Almanaque Raimundo Floriano
(Cultural, sem fins comerciais, lucrativos ou financeiros)


Raimundo Floriano de Albuquerque e Silva, Editor deste Almanaque, também conhecido como Velho Fulô, Palhaço Seu Mundinho e Mundico Trazendowski, nascido em Balsas , Maranhão, a 3 de julho de 1936, Católico Apostólico Romano, Contador, Oficial da Reserva do Exército Brasileiro, Funcionário Público aposentado da Câmara dos Deputados, Titular da Cadeira nº 10 da Academia Passa Disco da Música Nordestina, cuja patrona é a cantora Elba Ramalho, Mestre e Fundador da Banda da Capital Federal, Pesquisador da MPB, especializado em Velha Guarda, Música Militar, Carnaval e Forró, Cardeal Fundador da Igreja Sertaneja, Pioneiro de Brasília, Xerife nos Mares do Caribe, Cordelista e Glosador, Amigo do Rio das Balsas, Inventor da Descida de Boia, em julho de 1952, Amigo da Fanfarra do 1° RCG, autor dos livros O Acordo PDS/PTB, coletânea de charges, Sinais de Revisão e Regras de Pontuação, normativo, Do Jumento ao Parlamento, com episódios da vida real, De Balsas para o Mundo, centrado na navegação fluvial Balsas/Oceano Atlântico, Pétalas do Rosa, saga da Família Albuquerque e Silva, Memorial Balsense, dedicado à história de sua terra natal, e Caindo na Gandaia, humorístico apimentado, é casado, tem quatro filhos, uma nora, um genro e dois netos e reside em Brasília, Distrito Federal, desde dezembro de 1960.

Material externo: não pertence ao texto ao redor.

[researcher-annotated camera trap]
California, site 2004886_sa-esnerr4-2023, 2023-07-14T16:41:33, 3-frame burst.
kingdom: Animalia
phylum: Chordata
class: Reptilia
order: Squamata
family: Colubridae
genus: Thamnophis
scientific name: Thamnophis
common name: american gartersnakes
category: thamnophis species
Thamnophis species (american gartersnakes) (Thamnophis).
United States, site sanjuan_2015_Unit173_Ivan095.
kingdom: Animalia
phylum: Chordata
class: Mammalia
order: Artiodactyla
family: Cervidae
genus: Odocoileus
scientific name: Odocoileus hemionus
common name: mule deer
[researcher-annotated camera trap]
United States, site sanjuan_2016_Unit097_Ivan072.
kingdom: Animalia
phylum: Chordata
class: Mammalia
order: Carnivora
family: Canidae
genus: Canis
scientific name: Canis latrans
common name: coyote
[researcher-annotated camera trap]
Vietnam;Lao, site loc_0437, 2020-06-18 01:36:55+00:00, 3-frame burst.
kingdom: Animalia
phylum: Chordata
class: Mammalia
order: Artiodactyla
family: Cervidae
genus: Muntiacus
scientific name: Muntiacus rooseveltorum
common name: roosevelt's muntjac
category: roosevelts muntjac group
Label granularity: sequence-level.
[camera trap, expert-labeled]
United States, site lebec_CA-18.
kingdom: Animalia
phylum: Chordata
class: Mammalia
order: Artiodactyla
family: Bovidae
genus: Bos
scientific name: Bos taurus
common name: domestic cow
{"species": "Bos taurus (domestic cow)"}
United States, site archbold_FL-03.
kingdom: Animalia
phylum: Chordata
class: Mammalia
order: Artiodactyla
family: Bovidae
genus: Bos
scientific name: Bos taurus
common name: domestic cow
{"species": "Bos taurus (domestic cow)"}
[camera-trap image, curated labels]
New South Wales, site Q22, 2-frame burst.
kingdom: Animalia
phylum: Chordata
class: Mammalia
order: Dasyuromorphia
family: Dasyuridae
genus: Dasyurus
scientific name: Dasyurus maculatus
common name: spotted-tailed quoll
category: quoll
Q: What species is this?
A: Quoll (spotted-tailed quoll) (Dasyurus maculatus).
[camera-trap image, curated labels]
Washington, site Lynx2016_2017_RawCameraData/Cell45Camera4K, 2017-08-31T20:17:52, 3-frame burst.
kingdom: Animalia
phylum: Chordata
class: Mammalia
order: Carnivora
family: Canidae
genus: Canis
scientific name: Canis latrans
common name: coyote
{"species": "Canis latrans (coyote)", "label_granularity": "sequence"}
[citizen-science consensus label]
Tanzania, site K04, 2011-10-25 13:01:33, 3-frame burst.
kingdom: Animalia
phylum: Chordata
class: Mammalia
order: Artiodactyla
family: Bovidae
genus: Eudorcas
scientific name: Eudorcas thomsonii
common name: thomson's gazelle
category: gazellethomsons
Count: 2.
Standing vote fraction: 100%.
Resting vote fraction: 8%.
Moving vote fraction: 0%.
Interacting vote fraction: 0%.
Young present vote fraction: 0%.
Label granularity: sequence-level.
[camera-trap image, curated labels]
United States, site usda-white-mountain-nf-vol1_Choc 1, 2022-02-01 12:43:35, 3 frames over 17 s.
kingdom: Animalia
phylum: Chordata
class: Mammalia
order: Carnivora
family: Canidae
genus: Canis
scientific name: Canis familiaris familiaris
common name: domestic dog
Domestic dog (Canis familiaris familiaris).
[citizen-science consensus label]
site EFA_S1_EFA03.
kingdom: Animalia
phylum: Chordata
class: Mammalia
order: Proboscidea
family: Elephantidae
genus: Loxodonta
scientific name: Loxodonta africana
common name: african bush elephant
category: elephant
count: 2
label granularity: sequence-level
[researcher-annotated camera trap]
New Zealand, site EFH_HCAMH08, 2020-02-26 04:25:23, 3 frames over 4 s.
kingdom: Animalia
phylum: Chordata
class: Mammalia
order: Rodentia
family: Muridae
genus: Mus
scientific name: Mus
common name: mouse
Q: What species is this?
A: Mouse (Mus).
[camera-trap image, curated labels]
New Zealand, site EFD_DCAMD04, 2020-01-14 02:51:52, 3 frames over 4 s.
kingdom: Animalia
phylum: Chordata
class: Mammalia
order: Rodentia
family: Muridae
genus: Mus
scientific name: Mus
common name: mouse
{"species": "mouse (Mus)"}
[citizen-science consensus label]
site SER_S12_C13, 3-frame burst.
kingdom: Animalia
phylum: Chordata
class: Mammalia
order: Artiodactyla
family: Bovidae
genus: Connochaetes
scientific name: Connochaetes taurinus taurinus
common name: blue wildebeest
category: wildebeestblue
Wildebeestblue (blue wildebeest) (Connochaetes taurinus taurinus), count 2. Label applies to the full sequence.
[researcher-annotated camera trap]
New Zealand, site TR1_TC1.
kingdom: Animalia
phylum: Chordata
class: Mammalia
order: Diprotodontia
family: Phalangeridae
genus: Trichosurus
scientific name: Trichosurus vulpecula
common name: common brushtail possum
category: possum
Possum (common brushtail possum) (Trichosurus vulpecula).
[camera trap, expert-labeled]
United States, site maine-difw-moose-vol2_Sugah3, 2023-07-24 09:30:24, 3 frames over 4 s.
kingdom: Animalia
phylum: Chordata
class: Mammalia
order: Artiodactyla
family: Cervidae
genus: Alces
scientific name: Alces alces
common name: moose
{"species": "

Do Jumento ao Parlamento quinta, 23 de fevereiro de 2017

OS ALECTOROMAQUISTAS

OS ALECTOROMAQUISTAS

Raimundo Floriano

 

 

                        Em junho de 1988, fiz um pedido de elepês e livros à Funarte, que anunciava um grande lançamento de obras destacando, sonora e graficamente, nomes consagrados da Velha Guarda da Música Popular Brasileira. Para que não se confundissem quanto ao endereço, e também para lhe dar publicidade, anexei meu cartão de visita. Nele, e em todas as edições posteriores, me declaro alectoromaquista – pessoa que gosta de assistir a brigas de galo. Esse termo é derivado do grego. Alectoro quer dizer galo, e maquia significa combate.

 

                        A diretora-executiva da Funarte, achando-o original, mostrou-o ao humorista Millôr Fernandes, meu guru, que tinha uma coluna diária no Jornal do Brasil. No dia 6 daquele mês, Millôr publicou o cartãozinho em seu espaço no JB, e o sucesso foi mais que o inesperado, conforme já tive o ensejo de contar.

 

                        No quente da campanha eleitoral, em 1º de agosto de 1988, a página que Millôr assinava na revista IstoÉ Senhor ostentava esta matéria: Por que não tentar a alectoromancia? Essa palavra também vem do grego. Alectoro, galo, mais mancia, que é adivinhação. Com muita inteligência e graça, o autor explicava o modo de se escolher um candidato utilizando-se a antiga arte de predizer por meio de um galo que ia comendo os grãos de milho colocados sobre letras que formavam palavras. A coisa funcionava assim: se comesse os grãos sobre as letras s-v-o-a-c, formava Covas. No caso dum galo guloso, que devorasse i-n-r-u-e-n-a-l-a, o candidato escolhido seria Aureliano.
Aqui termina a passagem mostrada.